**Trecho selecionado:**
"""

Uma variedade de revoltas populares da classe trabalhadora também aconteceu ou continuou durante a pandemia. Os protestos contra o regime golpista ditatorial na Bolívia forçaram novas eleições e trouxeram de volta ao poder o MAS (Movimento ao Socialismo), que havia sido derrubado pelo golpe. Nos EUA, o principal sindicato AFL-CIO não respondeu adequadamente à revolta multirracial da classe trabalhadora liderada por negros a partir de maio de 2020. No entanto, somente em maio e junho, mais de 600 paralisações ou greves ocorreram em solidariedade ao Vidas Negras Importam. Motoristas de ônibus se recusaram a transportar manifestantes para a prisão. A International Longshore and Warehouse Union (ILWU), que é 65% negra, fechou portos na costa do Pacífico dos EUA por quase nove minutos em 9 de junho de 2020, dia do funeral de George Floyd. Em 19 de junho, feriado que comemora o fim da escravidão nos EUA, o ILWU fez uma greve completa de oito horas em todos os 29 portos da Costa Oeste. Em 20 de julho, sindicatos e movimentos, incluindo o ILWU, United Farm Workers e a National Domestic Workers Alliance, fizeram parceria com o Vidas Negras Importam para organizar a Greve pelas Vidas Negras em mais de 25 cidades.

Novos locais de ação trabalhista

O Payday Report concluiu que durante a pandemia em 2020 os EUA viram sua maior onda de greves desde 1946. De acordo com o Departamento de Estatísticas dos EUA, 2020 foi – além de 2009 – o ano com o menor número de greves industriais. No entanto, este último contabiliza apenas disputas envolvendo 1.000 ou mais trabalhadores em um local de trabalho, ignorando as mudanças na estrutura produtiva. A nova agitação trabalhista vem explicitamente das margens, de setores antes desorganizados, de novos sindicalistas, em condições de trabalho que aplicam métodos além daqueles considerados como de “atividade industrial”.

"""

**Dados fornecidos:**

"""

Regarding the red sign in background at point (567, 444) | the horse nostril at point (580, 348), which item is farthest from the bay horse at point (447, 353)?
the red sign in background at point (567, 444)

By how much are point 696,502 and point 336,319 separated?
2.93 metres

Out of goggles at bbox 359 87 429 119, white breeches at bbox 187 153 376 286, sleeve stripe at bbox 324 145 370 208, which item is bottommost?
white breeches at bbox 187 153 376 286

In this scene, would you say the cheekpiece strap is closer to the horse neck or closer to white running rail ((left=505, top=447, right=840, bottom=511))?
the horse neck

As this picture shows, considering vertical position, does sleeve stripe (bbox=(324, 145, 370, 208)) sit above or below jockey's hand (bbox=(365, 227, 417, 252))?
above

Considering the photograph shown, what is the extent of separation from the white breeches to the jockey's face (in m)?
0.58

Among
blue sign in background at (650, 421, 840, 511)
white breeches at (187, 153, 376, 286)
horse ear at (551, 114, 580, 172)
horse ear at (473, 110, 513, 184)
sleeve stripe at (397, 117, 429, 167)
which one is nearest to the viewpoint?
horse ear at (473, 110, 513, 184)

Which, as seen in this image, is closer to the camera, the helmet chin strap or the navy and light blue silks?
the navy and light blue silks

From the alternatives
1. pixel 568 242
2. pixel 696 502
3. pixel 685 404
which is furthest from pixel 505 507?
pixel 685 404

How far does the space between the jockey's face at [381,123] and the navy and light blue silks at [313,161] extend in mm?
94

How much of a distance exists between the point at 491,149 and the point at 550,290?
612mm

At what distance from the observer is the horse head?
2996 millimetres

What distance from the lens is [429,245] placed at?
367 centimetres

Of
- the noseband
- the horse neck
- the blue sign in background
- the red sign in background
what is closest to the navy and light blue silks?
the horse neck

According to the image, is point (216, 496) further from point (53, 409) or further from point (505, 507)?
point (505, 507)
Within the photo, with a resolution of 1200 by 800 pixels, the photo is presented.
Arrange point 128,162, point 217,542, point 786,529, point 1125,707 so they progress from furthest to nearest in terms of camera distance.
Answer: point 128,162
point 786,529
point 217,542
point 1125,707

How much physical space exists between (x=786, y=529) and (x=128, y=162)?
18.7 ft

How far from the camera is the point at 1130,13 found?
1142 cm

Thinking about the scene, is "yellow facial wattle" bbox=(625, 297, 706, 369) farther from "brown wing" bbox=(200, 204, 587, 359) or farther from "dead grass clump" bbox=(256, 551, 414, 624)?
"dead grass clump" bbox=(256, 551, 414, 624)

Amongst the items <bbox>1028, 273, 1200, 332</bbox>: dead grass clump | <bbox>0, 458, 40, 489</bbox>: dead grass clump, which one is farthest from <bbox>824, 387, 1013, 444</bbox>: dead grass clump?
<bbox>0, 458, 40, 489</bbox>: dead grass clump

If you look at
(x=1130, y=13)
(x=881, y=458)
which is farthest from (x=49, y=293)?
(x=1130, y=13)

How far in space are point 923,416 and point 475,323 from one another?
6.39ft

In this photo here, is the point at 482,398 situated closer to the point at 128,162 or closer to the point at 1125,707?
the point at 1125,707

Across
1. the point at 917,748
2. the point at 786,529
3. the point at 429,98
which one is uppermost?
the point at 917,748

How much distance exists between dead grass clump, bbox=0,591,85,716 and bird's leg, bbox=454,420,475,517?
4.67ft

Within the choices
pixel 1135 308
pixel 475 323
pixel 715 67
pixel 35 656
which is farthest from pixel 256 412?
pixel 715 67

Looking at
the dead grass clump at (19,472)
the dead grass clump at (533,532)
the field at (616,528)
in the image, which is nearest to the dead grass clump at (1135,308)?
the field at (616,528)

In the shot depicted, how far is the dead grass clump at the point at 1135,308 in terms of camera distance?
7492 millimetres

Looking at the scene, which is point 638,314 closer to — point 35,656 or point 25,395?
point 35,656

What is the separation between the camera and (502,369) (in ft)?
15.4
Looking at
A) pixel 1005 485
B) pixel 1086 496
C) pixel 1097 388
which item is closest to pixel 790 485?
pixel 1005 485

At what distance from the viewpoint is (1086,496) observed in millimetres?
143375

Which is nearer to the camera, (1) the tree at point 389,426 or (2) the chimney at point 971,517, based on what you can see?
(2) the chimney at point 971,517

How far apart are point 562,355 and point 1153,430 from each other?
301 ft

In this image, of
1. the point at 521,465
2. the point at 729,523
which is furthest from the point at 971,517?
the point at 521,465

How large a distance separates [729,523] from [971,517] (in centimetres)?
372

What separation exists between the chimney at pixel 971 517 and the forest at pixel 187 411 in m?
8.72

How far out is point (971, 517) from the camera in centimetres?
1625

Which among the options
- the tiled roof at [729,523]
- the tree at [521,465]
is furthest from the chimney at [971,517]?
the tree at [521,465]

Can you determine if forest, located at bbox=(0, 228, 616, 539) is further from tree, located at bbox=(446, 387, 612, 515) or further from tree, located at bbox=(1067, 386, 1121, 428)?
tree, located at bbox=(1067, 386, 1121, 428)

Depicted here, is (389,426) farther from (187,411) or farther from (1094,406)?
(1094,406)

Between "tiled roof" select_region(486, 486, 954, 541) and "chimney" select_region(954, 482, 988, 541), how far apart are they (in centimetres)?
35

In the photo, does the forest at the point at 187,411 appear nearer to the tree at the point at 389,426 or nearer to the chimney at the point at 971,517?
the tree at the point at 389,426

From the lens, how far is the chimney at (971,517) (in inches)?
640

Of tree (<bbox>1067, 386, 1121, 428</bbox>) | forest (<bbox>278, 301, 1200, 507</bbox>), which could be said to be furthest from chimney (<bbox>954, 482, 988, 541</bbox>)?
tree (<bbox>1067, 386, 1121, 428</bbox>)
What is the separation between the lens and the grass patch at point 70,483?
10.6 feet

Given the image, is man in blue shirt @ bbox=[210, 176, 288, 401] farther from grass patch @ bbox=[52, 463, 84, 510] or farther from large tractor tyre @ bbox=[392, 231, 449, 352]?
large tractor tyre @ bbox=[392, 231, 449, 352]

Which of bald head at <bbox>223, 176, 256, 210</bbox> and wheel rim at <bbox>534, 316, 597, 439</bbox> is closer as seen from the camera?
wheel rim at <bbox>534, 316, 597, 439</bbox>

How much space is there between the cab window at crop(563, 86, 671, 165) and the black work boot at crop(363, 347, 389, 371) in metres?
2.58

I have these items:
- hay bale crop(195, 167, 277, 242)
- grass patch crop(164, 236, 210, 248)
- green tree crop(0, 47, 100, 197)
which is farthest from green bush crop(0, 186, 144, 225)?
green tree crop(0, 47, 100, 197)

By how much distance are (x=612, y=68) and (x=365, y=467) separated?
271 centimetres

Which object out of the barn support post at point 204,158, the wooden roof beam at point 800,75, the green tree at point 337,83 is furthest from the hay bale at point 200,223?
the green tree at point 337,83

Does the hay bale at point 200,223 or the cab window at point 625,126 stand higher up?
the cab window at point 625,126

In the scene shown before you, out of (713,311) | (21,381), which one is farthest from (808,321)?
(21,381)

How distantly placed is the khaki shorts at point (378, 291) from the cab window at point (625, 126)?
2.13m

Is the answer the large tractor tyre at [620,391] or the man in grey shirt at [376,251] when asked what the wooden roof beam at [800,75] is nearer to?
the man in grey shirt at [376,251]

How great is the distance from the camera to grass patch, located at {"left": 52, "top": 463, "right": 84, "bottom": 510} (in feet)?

"""

**Tarefas:**
(a) Segundo o trecho sobre greves na pandemia, por quanto tempo o ILWU fechou os portos da costa do Pacífico em 9 de junho de 2020?
(b) Prossiga com o trecho sobre greves na pandemia a partir do ponto em que ele termina.

**Respostas numeradas:**
(a) Por quase nove minutos.

(b)
Durante a pandemia da COVID-19, como nos anos anteriores, as lutas dos trabalhadores tendiam a começar com lutas auto-organizadas e os sindicatos com organização de chão de fábrica. As lutas do chão de fábrica podem responder de maneira mais rápida e flexível. Os sindicatos tradicionais evitavam, em sua maioria, promover as greves ativamente, e quando se envolviam, quase sempre ocorriam por pressão da base. O neoliberalismo e as mudanças na produção minaram significativamente os antigos modelos de organização, mas novas lutas e estruturas organizacionais estão surgindo globalmente. A fraqueza do movimento trabalhista ainda não deve ser negligenciada, no entanto. Na maioria dos contextos, as ações ficam muito aquém do que seria necessário para realmente mudar o equilíbrio de poder em favor do trabalho. No entanto, as mobilizações dos trabalhadores durante a pandemia demonstram que a suposição de que classe não é mais uma categoria relevante está errada. Além disso, a evidente vulnerabilidade das cadeias de suprimentos globais aumenta novamente o poder estrutural dos trabalhadores nas indústrias manufatureiras globalizadas.

A interrupção dos lucros em grande escala continua sendo a ferramenta mais poderosa que a classe trabalhadora possui. Nesse contexto, a relação entre produção e reprodução deve ser repensada, assim como a questão da luta de classes e de quem a realiza. Os trabalhadores imigrantes constituem uma parte significativa da nova classe trabalhadora nos centros capitalistas. Gênero e “raça” não substituem a classe nem a contradizem – eles devem ser integrados na análise do capitalismo e das hierarquias de exploração. Em sua análise das lutas de classes travadas pelas mulheres, Paola Varela faz uma observação crucial: “o local de trabalho não é tomado como um espaço setorial, mas como uma posição de poder [...] que poderia servir como catalisador e fortalecer as reivindicações da classe trabalhadora como um todo”.